PASSAGE FOR REVIEW:
+++

Claude Monet – Poplars on the Epte. Trees and clouds or the visual experience of trees and clouds?

How to look

As visual artists, we do a lot of looking. This is because our excitement and engagement with what we see is a primary driver for our image making, it’s both our source and to some extent our fuel.

Looking and seeing are not always the same thing, one sounds active and the other passive, one could be empty whilst the other implies understanding, one to do with the eyes the other to do with the soul.

Where looking is entirely objective it can describe the raw visual experience, devoid of meaning. We might choose to do this because we want our viewer to engage their own visual cortex and experience the meaning event within themselves rather than have it served up for them.

Seeing involves cognition, so in one sense it’s more complicated as it carries with it meaning and memory. Consciously or unconsciously most of our work will carry the freight of our past lives and who we are. What we personally ‘see’ is coloured by the filter of previous experience and arguably our biological inheritance and it is always unique to us.

+++

EXERCISE DATA:
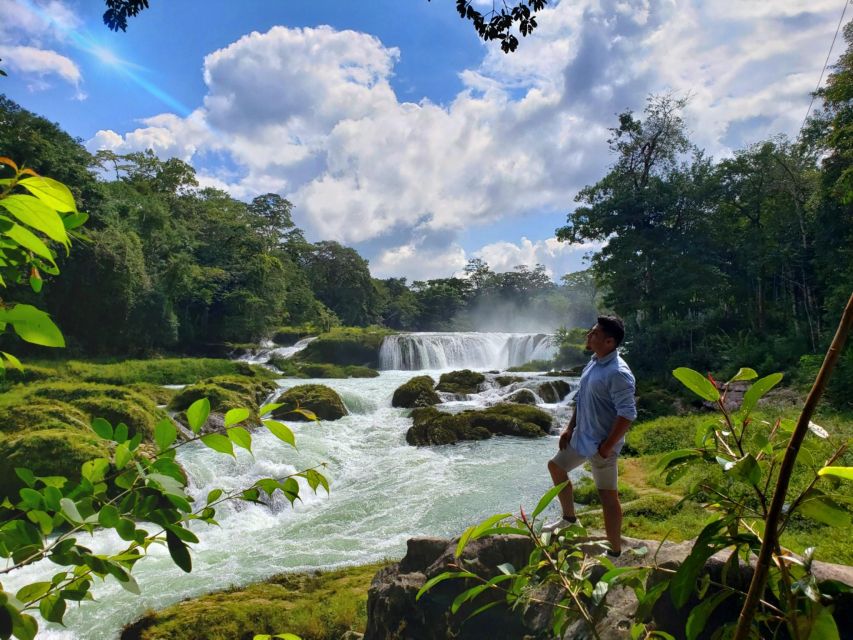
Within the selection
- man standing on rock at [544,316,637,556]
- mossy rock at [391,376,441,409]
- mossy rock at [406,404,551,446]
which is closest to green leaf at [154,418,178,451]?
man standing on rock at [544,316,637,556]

+++

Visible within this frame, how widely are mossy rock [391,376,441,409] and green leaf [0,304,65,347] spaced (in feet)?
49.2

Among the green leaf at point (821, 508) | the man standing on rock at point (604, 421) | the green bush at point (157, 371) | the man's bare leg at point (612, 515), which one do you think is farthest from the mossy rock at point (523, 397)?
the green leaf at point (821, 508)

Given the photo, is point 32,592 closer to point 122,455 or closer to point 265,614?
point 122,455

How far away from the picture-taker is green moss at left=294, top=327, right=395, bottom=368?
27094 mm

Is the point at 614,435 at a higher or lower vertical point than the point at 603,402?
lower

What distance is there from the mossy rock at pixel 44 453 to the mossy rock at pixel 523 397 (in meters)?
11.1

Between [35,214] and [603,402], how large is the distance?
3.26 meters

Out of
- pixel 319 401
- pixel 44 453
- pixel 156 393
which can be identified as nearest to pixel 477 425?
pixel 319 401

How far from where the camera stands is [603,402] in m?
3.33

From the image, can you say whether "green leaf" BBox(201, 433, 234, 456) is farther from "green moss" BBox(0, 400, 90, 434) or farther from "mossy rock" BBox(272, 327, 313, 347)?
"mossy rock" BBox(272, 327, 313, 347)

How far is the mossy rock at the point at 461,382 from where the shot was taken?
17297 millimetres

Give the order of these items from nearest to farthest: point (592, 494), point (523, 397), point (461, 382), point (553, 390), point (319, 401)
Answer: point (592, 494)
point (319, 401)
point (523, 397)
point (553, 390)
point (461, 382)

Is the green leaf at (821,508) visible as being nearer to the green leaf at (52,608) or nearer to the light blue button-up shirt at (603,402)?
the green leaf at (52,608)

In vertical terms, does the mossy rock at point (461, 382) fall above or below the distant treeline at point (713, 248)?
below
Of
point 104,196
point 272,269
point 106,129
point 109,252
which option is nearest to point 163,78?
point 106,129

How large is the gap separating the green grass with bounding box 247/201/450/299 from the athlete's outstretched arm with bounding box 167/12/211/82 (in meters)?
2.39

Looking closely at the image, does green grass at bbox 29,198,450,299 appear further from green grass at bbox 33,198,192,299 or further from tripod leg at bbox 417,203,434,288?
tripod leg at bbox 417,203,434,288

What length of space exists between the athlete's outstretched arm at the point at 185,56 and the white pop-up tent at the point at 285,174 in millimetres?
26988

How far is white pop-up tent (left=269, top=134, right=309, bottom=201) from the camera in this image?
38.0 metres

+++

ASSIGNED TASK 1:
Answer these about the passage on looking and seeing:
(a) Which painting is named in the opening line?
(b) For visual artists, what two roles does the passage give to their excitement and engagement with what they see?
(c) What does the passage say seeing involves?
ASSIGNED TASK 2: Carry the passage on looking and seeing forward from its last sentence.

TASK RESPONSE 1:
(a) Claude Monet's Poplars on the Epte.
(b) It is both their source and, to some extent, their fuel.
(c) Cognition, which carries meaning and memory with it.

TASK RESPONSE 2:
In practice looking and seeing are a mashup, all interconnected, a series of multi-level processes that we may or may not be aware of.

What we can be aware of is that the very act of looking is worthy of our quiet attention.


Before we start a drawing or a painting, make the space to just look and observe what the eye is drawn to. Allow it to linger and explore. Be aware of any response within the self to what is seen; any feelings, memories, thoughts and ideas that surface. These are all raw material which can be drawn on.

Pausing, being still and observing, it is possible to allow the more obvious responses to subside, the clichés to reveal themselves and for the fresh and new and real to come to light.

You might say that this is more than seeing, it may even be insight.